Work request >>
Return the listing below unchanged, minus its pictures.

---------- Exercise data

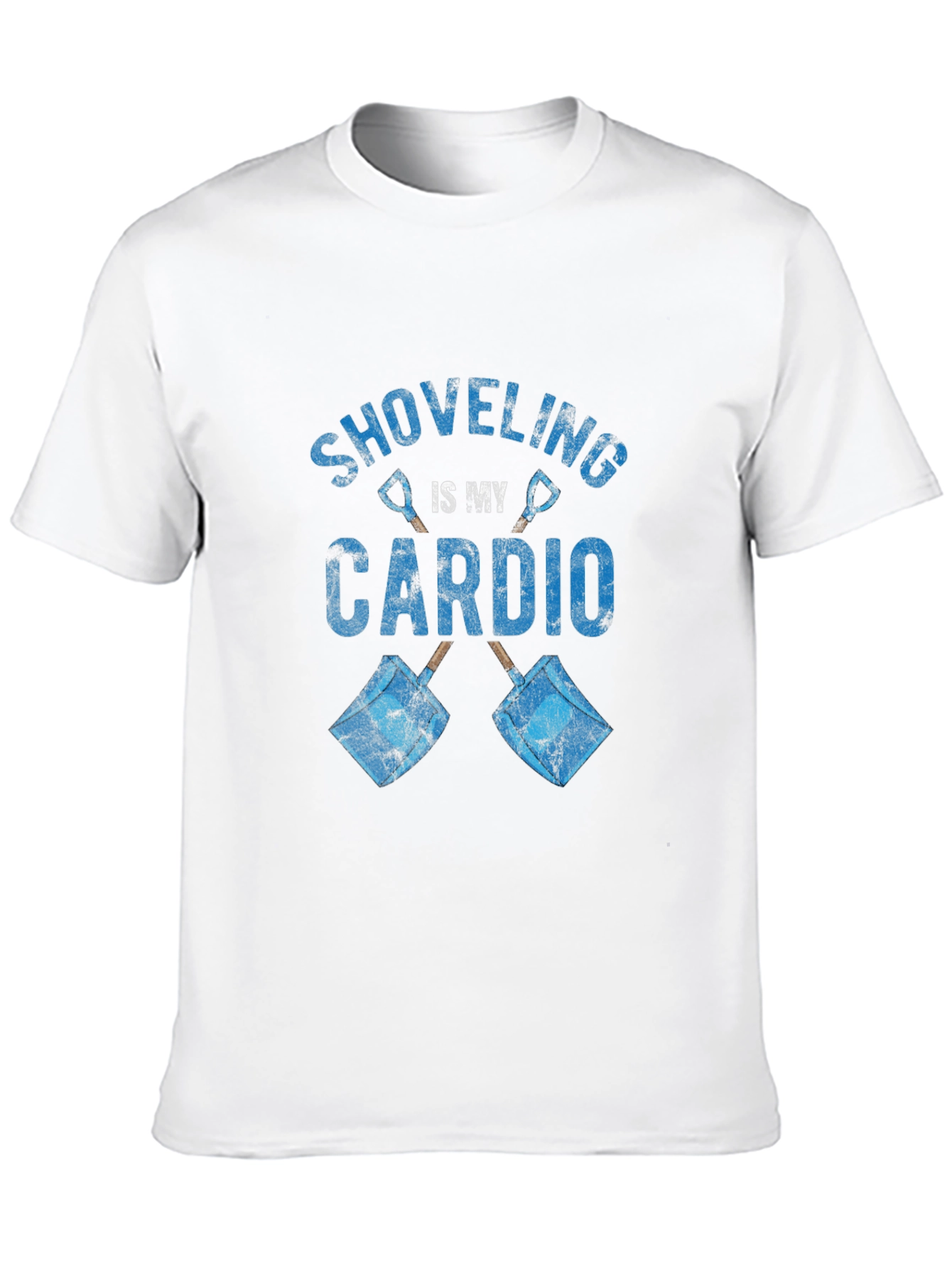 Black Shoveling is My Cardio Graphic Tee - Black view 10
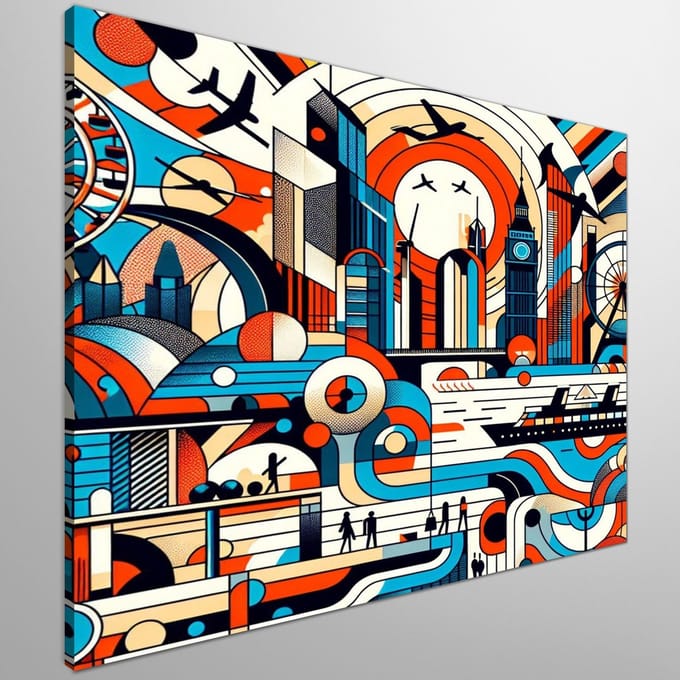 Kunstprint | Wanddecoratie | Canvas | 100 × 100 cm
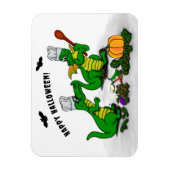 ドラゴン – ハッピーハローウィン!今日は調理師 マグネット (縦)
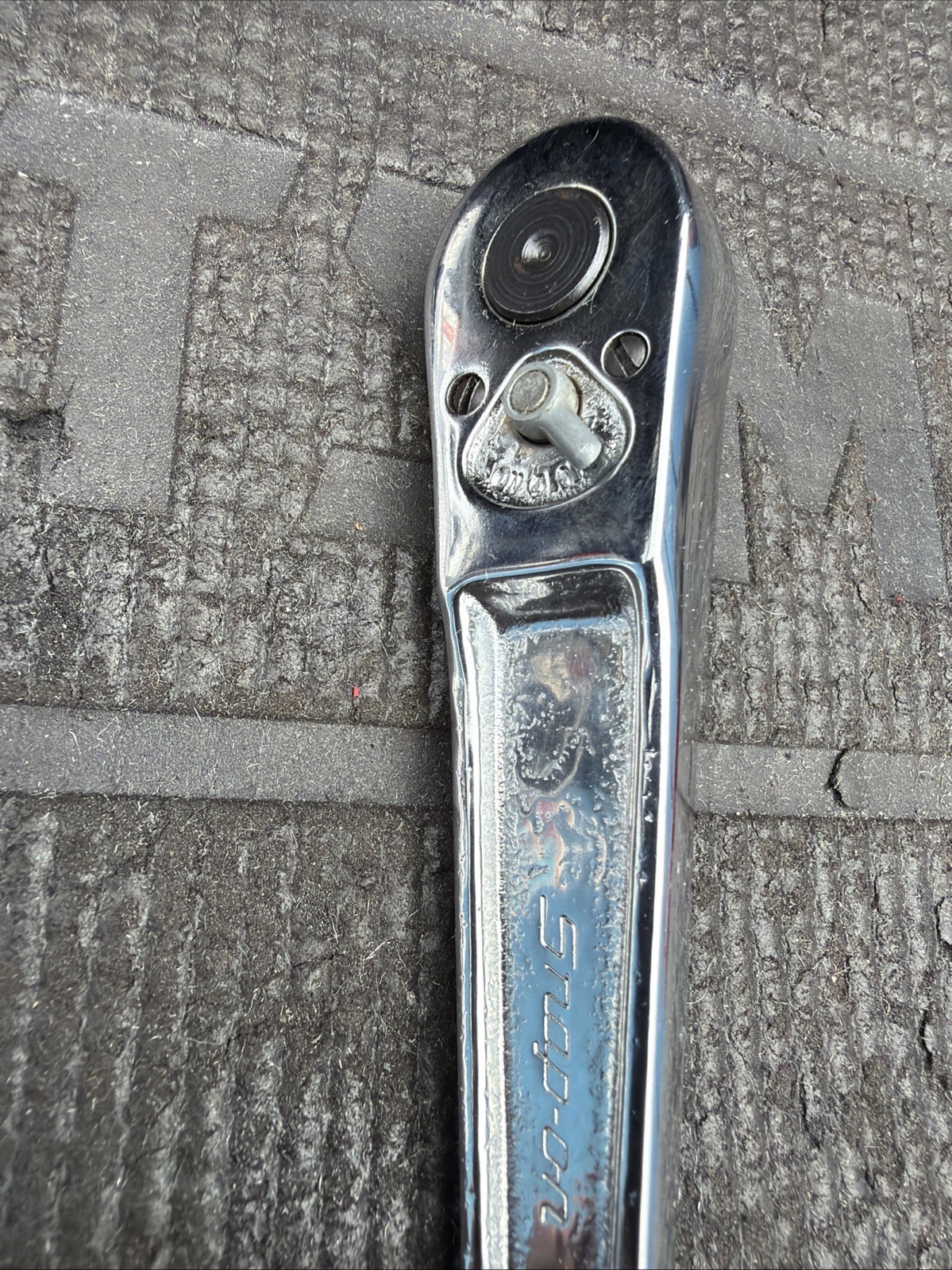 Snap-On Tools USA FN720A Polish Chrome Ratchet 3/8″ Drive – Short Handle 6″ Long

--------------------

Exercise response >>
 Black Shoveling is My Cardio Graphic Tee - Black view 10
 Kunstprint | Wanddecoratie | Canvas | 100 × 100 cm
 ドラゴン – ハッピーハローウィン!今日は調理師 マグネット (縦)
 Snap-On Tools USA FN720A Polish Chrome Ratchet 3/8″ Drive – Short Handle 6″ Long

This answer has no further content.